Tue, 22 May 2001

Ariel Sharon starts barrage of flak after air raid

By Jeff Abramowitz

JERUSALEM (DPA): Whatever its military achievements, the recent Israeli air strike against Palestinian targets has unleashed barrage of criticism against Israeli Premier Ariel Sharon.

Although Sharon justified the use of F-16 fighter planes, saying that while he would compromise politically, he would never compromise militarily, commentators in Israel were almost unanimous in their analysis that strike was at best an over- reaction, at worst a terrible tactical mistake.

The Israeli strike came hours after a Palestinian suicide bomber killed himself and five Israelis at the entrance to a shopping mall on Friday morning.

The question the analysts -- and the more thoughtful Israeli -- are asking is whether the F-16 strike was launched out of a desire for revenge, or whether it indicated a new Israeli tactic of escalating the conflict.

A source in Sharon's bureau was quoted in the Yediot Aharanot daily Sunday as saying that with the F-16 strike, Israel sent a clear message to Palestinian President Yasser Arafat that if fatal attacks inside Israel should continue then Israel would "be forced to act even more aggressively".

Ze'ev Schiff, doyen of Israeli military analysts, wrote in the Ha'aretz daily that none of the targets chosen for the air strike justified the use of F-16 war planes.

Instead, he said, the air strike "escalated the limited war between Israel and the Palestinians to a new, more extreme and dangerous level".

Commentator Sever Plotzker went even further in the Yediot Aharanot daily, saying outright that the air strikes -- which he called "pointless" -- "intensified the nervousness and feeling that we are deteriorating toward war".

"What we have here is a loss of balance in this whole conflict," former Israeli Air Force commander Eitan Ben-Eliahu told Israel Army Radio.

While the air strike may have satisfied some atavistic desire on the part of Israelis for revenge, the fact that Israel used fighter planes against West Bank targets for the first time since 1967 indicates that the previous policy of using helicopters failed to achieve the aim of forcing the Palestinians to lay down their arms.

Writing in Ha'aretz Sunday, Doron Rosenblum noted that "sending in F-16's ... for a failed strike against a few Kalashnikov-bearing gunmen in Nablus, almost at the end of the aircrafts' runway, symbolizes the depth of the desperation, the dizzy spin, the political and military bankruptcy reached by the Sharon government after 100 days in office".

"What would happen," he asked, "after a terror attack in which 20 people were killed?
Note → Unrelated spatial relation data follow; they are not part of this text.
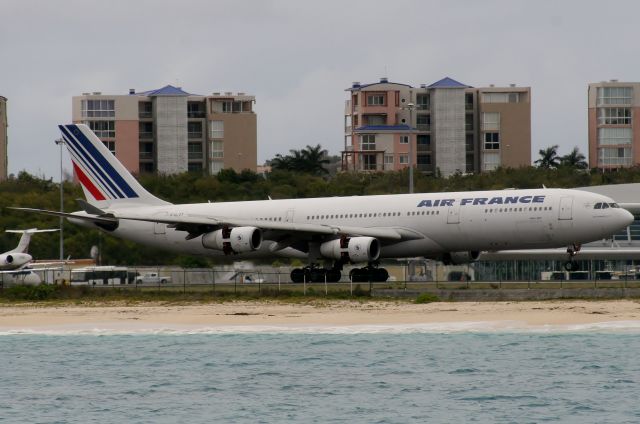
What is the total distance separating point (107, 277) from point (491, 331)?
118ft

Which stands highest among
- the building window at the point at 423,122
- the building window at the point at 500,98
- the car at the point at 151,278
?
the building window at the point at 500,98

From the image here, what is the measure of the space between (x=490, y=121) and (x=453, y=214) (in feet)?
358

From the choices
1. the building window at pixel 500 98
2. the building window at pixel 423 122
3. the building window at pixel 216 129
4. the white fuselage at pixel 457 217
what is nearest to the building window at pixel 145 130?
the building window at pixel 216 129

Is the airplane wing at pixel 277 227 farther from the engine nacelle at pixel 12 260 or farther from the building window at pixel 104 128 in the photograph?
the building window at pixel 104 128

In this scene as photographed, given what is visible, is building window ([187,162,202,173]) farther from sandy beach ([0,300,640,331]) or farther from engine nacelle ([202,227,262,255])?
sandy beach ([0,300,640,331])

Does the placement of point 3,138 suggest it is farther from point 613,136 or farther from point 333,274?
point 333,274

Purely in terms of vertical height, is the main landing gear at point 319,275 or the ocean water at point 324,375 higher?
the main landing gear at point 319,275

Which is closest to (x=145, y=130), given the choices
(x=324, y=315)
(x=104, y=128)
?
(x=104, y=128)

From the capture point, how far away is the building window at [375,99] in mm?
170375

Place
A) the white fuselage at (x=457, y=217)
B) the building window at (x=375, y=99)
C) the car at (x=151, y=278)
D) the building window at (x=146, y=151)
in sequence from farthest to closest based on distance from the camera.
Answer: the building window at (x=375, y=99) → the building window at (x=146, y=151) → the car at (x=151, y=278) → the white fuselage at (x=457, y=217)

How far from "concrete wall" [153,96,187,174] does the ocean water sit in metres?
114

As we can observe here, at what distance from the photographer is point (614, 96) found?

An atomic bomb on Ramallah?"

All Israeli analysts were unanimous that the Israeli action would not bring about a cease-fire.

"There should be no mistake: more bombing of this type will not make the Palestinians raise a white flag ... After eight months of fighting they say they have nothing to lose and have only one option: to keep fighting," analyst Roni Shaked pointed out in Yediot.
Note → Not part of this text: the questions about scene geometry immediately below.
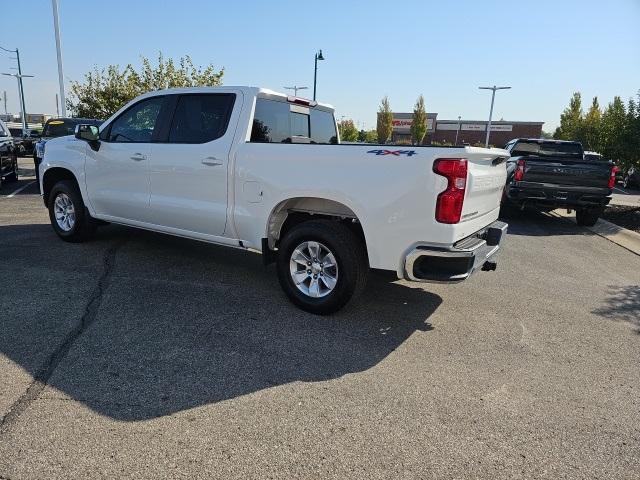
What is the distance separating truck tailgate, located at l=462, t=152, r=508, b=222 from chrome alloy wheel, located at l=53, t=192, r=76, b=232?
5063mm

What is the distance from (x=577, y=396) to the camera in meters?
3.22

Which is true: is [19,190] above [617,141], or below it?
below

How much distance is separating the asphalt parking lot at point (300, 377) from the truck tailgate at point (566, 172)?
13.8 ft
Most Israeli criticism, however was concerned with the diplomatic fallout after the bombing raid, rather than its military usefulness.

"Under the present circumstances and timing, I wouldn't send an F- 16 up into the air because of the consequences of such a step could be extremely harsh," former Air Force commander Ben- Eliahu said.

Respected commentator Hemi Shalev, writing in the Ma'ariv daily, wrote that "military speaking the F-16's achieved rather negligible results, but in terms of diplomacy and public relations, Israel bombed itself in the knee."

In the space of eight months, Shalev lamented, the Israeli- Palestinian confrontations "have gone from the M-16 rifle to the F-16 plane".